At the same time, frenetic intemperance was taking on another form as ancient standards of Christian morality were broken down. This growing rejection of traditional moral limitations can be traced to three sources—the rapid growth of American cities, the popularity of motion pictures, and an unforeseen effect of World War I.
Rapid industrialization brought with it the rapid growth of the city. The world before the automobile was a world in which one needed to walk to work. The worker’s home needed to be as near his workplace as physically possible. The then-common twelve-hour workday left him with little energy for a long walk home.
The farm villages, in which many of those workers had been raised, were insular places. Most people spent their time surrounded by people to whom they were closely related. Most of the work on a family farm was done by the family itself. Church and school needed to be close to the farm because most travel was done at speeds of less than five miles per hour. That meant that one knew only a small number of families. For children, fellow students were also those they saw at Church. The parents of your friends were also the friends of your parents—and often their relatives as well. When the time came to choose a spouse, chances were very good that the two young people had known each other since childhood. Social standards were well-known as were the consequences of violating them.
Life in a city, or even a factory town, was very different. Hundreds of men might work in a single factory. That meant that hundreds of families occupied less space than a single farm. Since such factories were also magnets for immigrants, neighbors might have been born in other countries. Your parents might not even speak the same language as the parents of your friends.
In this new world, it was often the young who were better able to function successfully. This, in turn, disrupted the process by which traditional values were passed from the elder to the younger members of society.

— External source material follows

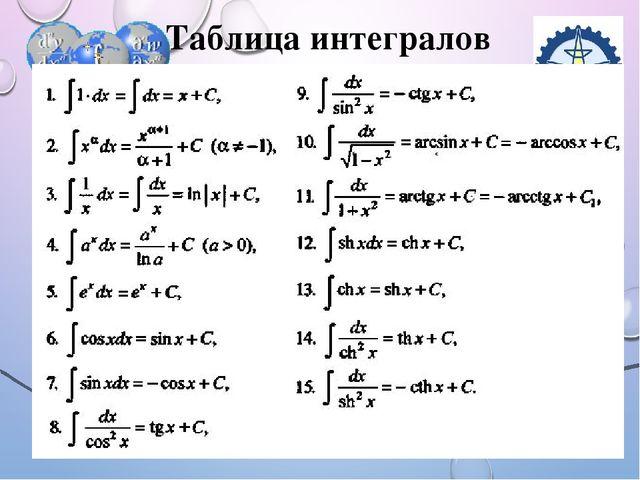 Для решебник студентов интегралов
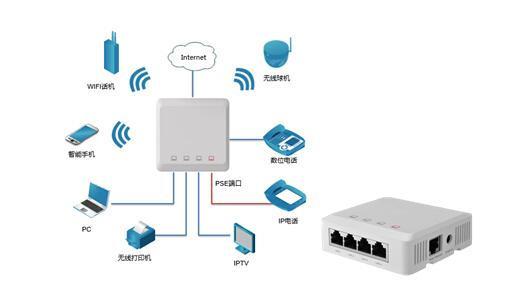成都无线AP网络覆盖的2种组网方式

Social rules were more complex and the consequences of deviation were less certain.
The popularity of motion pictures sped up these social changes. Within both the town and city, motion pictures became an important, perhaps dominant, form of entertainment. Today, it is difficult to look at the grainy black-and-white movies of the silent era and grasp their significance. However, they were a potent force in altering the morality of a generation.

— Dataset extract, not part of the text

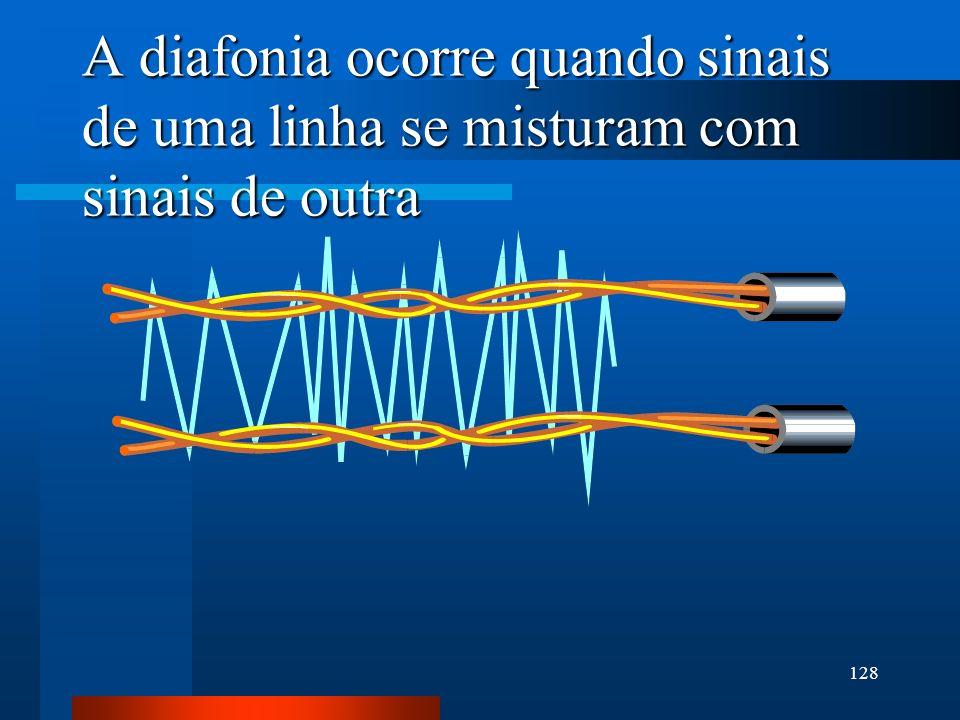 A diafonia ocorre quando sinais de uma linha se misturam com sinais de outra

First, they were cheap. Even a worker subsisting on a dollar a day could squeeze out a nickel once a week to escape the gray world of the industrial town for a few hours.
Second, they were passive. It is easy to see a movie. Previous forms of entertainment required some sort of effort; playing a musical instrument, some test of manual ability like shooting or wrestling, or a display of mental agility as in a game of cards. To enjoy a movie, all one has to do is sit and let it sweep over you.
Third, they were viewed in the dark. The city offered few places in which one could feel a sense of privacy. Home, work, school, and the streets were all places where large numbers of people occupied a small space. The dark, relatively cool movie theater offered an individual or a couple a sense of being alone—or at least of being anonymous.
However, the most important aspect of the movies was the message contained in the films themselves. The twin capitals of the early movie industry were New York and Paris. To the viewer of silent films, it made little difference where, or in which language, the film was actually made. French subtitles could be taken out and English or German subtitles added without difficulty. Thus films easily transferred cultural images across the Atlantic.
No matter the side of the Atlantic on which the movie was made, the message was similar—and usually non-traditional. The main actors in the films, then and now, were people with a high degree of physical attractiveness. This created a standard of beauty which most could never attain—but to which many aspired. Unattractive characters in film were usually objects of humor or disgust.
Another common area between early and modern film was the fact that most of those attractive actors behave with moral abandon. An intemperate life featuring late hours, loud and well-lubricated parties, and an often unseen—but very deep—source of money to pay for it all are standard fare for the movies.
Finally, another highly significant cause of the moral intemperance of twentieth century America was the unprecedented nature of fighting in World War I and the reaction of American soldiers to it.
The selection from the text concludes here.